Campanha Global para Reivindicar a Soberania dos Povos, Desmantelar o Poder Corporativo e Pôr Fim à Impunidade
Setembro 2023
A Campanha Global para Reivindicar a Soberania dos Povos, Desmantelar o Poder Corporativo e Pôr Fim à Impunidade (Campanha Global) é uma rede global de mais de 250 movimentos sociais, organizações da sociedade civil, sindicatos e comunidades afectadas pelas actividades das empresas transnacionais (ETNs). Tendo participado activamente nas negociações por um instrumento juridicamente vinculativo para regular as actividades das empresas transnacionais no âmbito do direito internacional dos direitos humanos, tal como mandatado pela Resolução 26/9, a Campanha Global gostaria de expressar as suas profundas preocupações relativamente ao Rascunho Actualizado do Tratado publicado em Julho de 2023 pelo Presidente do Grupo de Trabalho Intergovernamental de Composição Aberta (OEIGWG), o Embaixador da Missão Permanente da República do Equador.
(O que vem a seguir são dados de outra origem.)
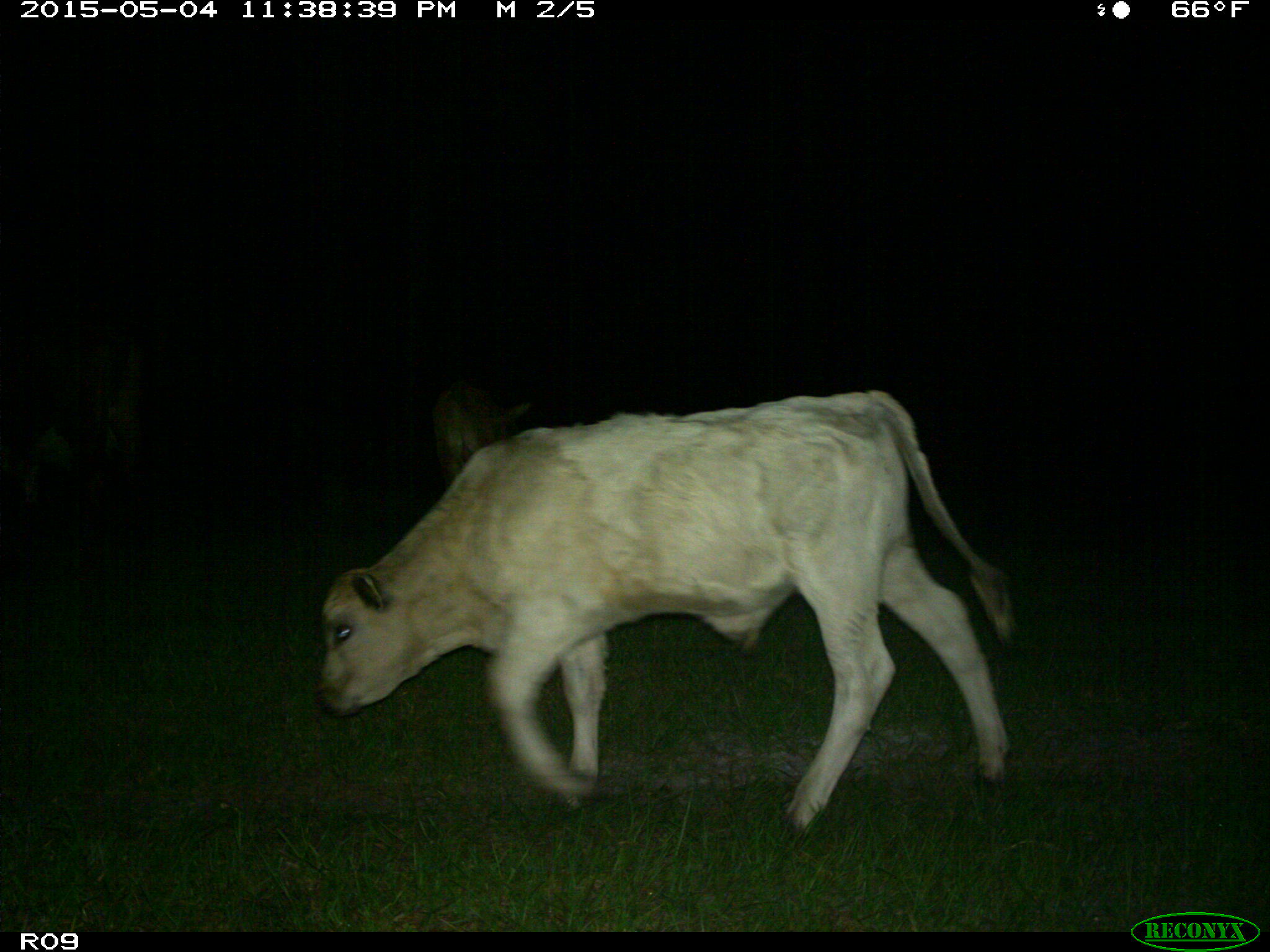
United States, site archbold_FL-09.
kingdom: Animalia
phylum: Chordata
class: Mammalia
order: Artiodactyla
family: Bovidae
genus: Bos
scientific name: Bos taurus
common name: domestic cow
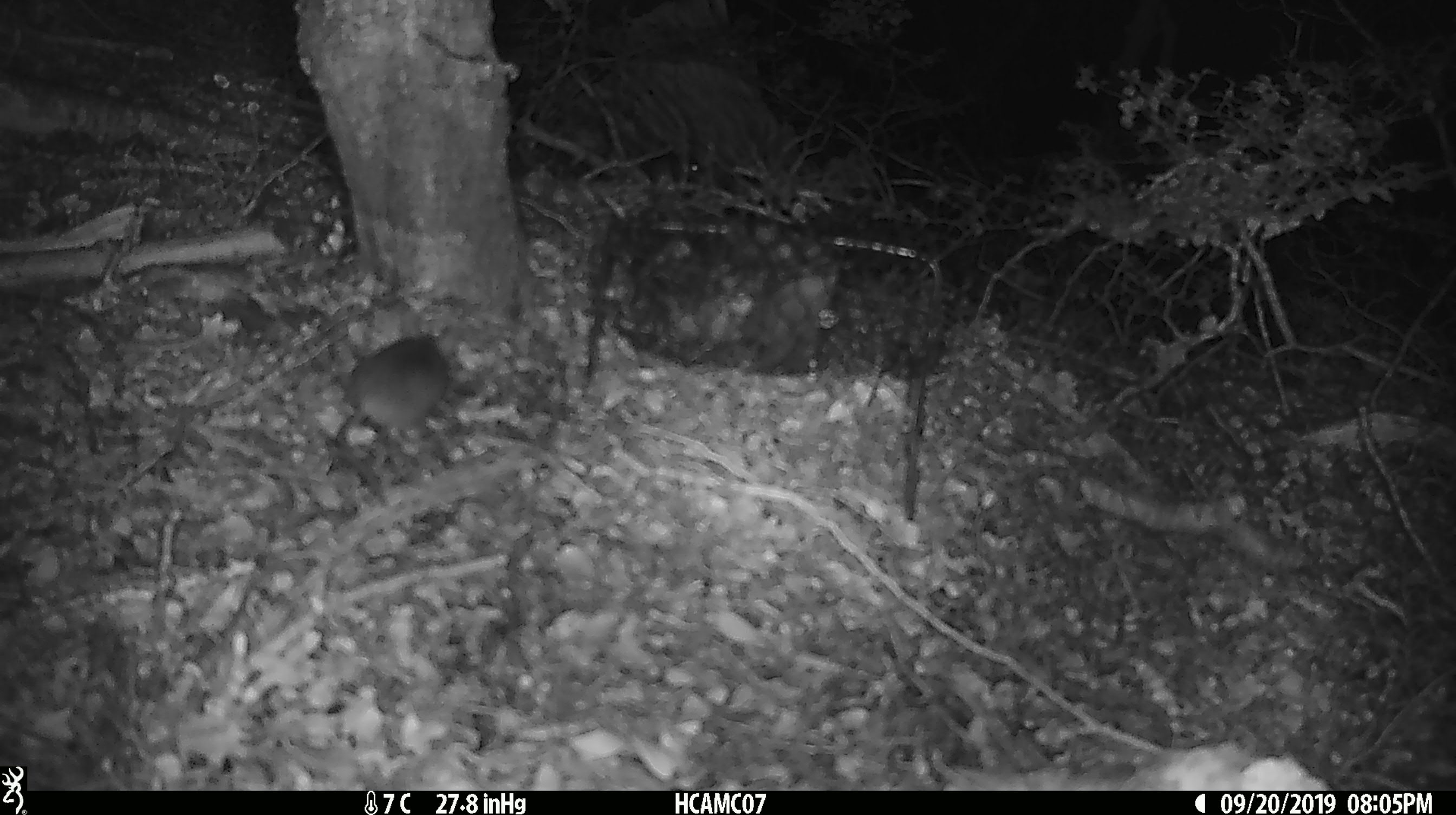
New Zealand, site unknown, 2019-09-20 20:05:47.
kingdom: Animalia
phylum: Chordata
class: Mammalia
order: Rodentia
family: Muridae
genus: Mus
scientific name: Mus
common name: mouse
É alarmante que o processo que conduziu ao rascunho actualizado tenha sido marcado por um nível inaceitável de arbitrariedade por parte do Presidente. Por exemplo, as semanas que antecederam a 8ª sessão do OEIGWG foram repletas de incoerências que levantam importantes preocupações processuais e éticas. Em primeiro lugar, o Presidente divulgou uma série de “Propostas Sugeridas pelo Presidente para artigos seleccionados do Instrumento Juridicamente Vinculativo” não solicitadas e inoportunas, completamente alheias ao processo de negociação, que depois foram impostas como um documento paralelo para as negociações. Além disso, apesar da redacção clara da Resolução 26/9, que afirma que o futuro Tratado se aplicará às empresas transnacionais e outras empresas de carácter transnacional, o Presidente procura alargar o âmbito para todos os tipos de empresas, incluindo PMEs e empresas públicas sem actividade transnacional. Em vez de facilitar as negociações sobre este assunto, o Presidente, através das suas “Directrizes para o Trabalho Intersessional“, ditou a sua própria interpretação incoerente tanto do mandato do Presidente como do processo de negociações da ONU, e arrogou-se ilegalmente os poderes de um juiz.
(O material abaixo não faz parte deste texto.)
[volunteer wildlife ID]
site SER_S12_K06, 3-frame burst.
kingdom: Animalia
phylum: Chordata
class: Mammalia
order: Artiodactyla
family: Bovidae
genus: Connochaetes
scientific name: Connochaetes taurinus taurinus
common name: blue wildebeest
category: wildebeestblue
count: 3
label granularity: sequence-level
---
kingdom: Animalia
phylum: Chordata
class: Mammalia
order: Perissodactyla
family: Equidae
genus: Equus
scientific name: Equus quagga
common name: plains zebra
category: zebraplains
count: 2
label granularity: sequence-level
Embora o Presidente deva facilitar o desenrolar das negociações, mantendo a imparcialidade e baseando-se numa compreensão abrangente das propostas e manifestações das delegações – tal como estabelecido pelas estipulações da ONU sobre o “papel substantivo do presidente” – este novo texto revela que o Presidente ultrapassou consideravelmente o seu mandato. É evidente que a abordagem do Presidente se inclina mais para o julgamento do que para a facilitação, uma vez que ele escolhe as propostas em vez de consolidar as contribuições textuais apoiadas pela maioria dos Estados que têm estado activos no processo. Com este último rascunho, o Presidente faz-nos recuar pelo menos três anos nas negociações, beneficiando as empresas transnacionais e os seus aliados, em detrimento dos movimentos sociais, dos trabalhadores, dos camponeses e das comunidades afectadas.
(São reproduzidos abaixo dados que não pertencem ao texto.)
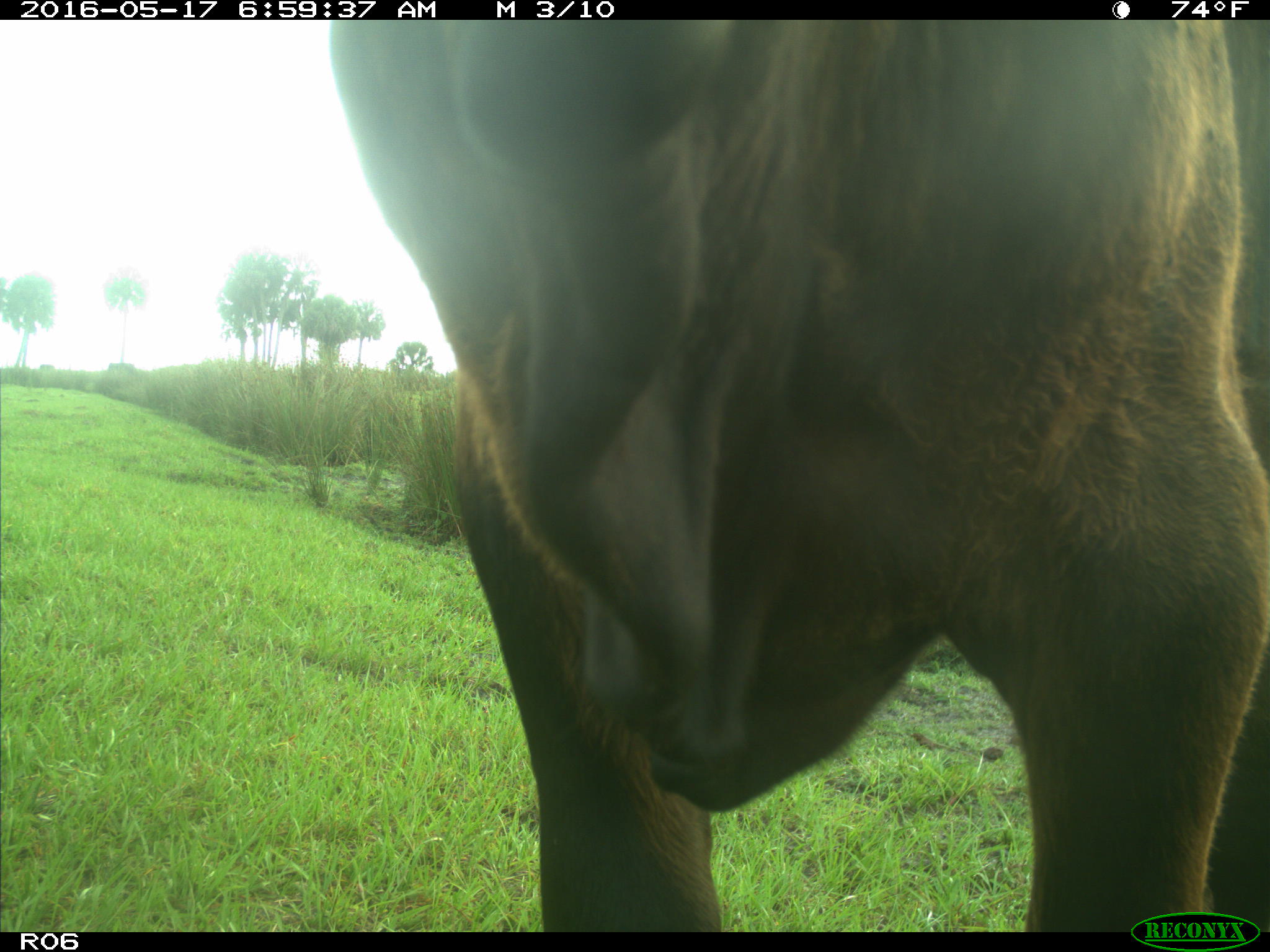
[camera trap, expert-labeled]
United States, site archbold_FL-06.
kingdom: Animalia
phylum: Chordata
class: Mammalia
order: Artiodactyla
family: Bovidae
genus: Bos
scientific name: Bos taurus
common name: domestic cow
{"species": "Bos taurus (domestic cow)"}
De facto, embora o rascunho actualizado incorpore agora algumas exigências e propostas que vieram de alguns Estados e organizações da sociedade civili, uma análise inicial do texto revela que o seu conteúdo foi significativamente enfraquecido, incluindo nos artigos 6º a 9º; estes artigos constituirão, uma vez corrigida a sua redacção, pilares fundamentais do futuro Tratado. A Campanha Global efectuará uma análise técnica e jurídica aprofundada do rascunho actualizado, artigo por artigo, que será divulgada antes da 9ª sessão. No entanto, gostaríamos de destacar aqui algumas questões preocupantes e prementes relacionadas com o rascunho actualizado:
1) Várias propostas importantes de Estados empenhados foram excluídas ou enfraquecidas, mesmo tendo sido amplamente apoiadas por outros Estados e pela sociedade civilii. Ao mesmo tempo, foram mantidas propostas apresentadas por apenas um ou alguns Estados, não obstante a ausência de um apoio significativo por parte de outras delegaçõesiii.
2) Disposições fundamentais foram enfraquecidas ou inexplicavelmente suprimidas, apesar de nenhuma delegação tê-lo solicitado explicitamenteiv.
3) Propostas-chave para a elaboração de um instrumento forte e eficaz provenientes dos movimentos sociais e das comunidades afectadas foram suprimidas, enquanto as dos representantes das empresas transnacionais foram impostasv.
Tendo em conta o que foi apresentado acima, apelamos ao Presidente para que facilite as negociações na 9ª sessão em conformidade com o mandato da Resolução 26/9 do Conselho dos Direitos Humanos das Nações Unidas, e com base no rascunho revisto e actualizado do Tratado com o registo das alterações (a única base legítima para as negociações), que inclui todas as propostas apresentadas pelos Estados nas duas últimas sessões. Exortamos igualmente aos Estados empenhados no processo a favor de um Tratado vinculativo a manterem-se vigilantes e a oporem-se a qualquer tipo de estratégia de desvio.
Por último, mas não menos importante, apelamos também ao Presidente para convocar uma consulta internacional inclusiva com todas as missões Estatais e assegurando também a participação de organizações da sociedade civil antes da 9ª sessão, para discutir o programa, a agenda e a metodologia para a 9ª sessão.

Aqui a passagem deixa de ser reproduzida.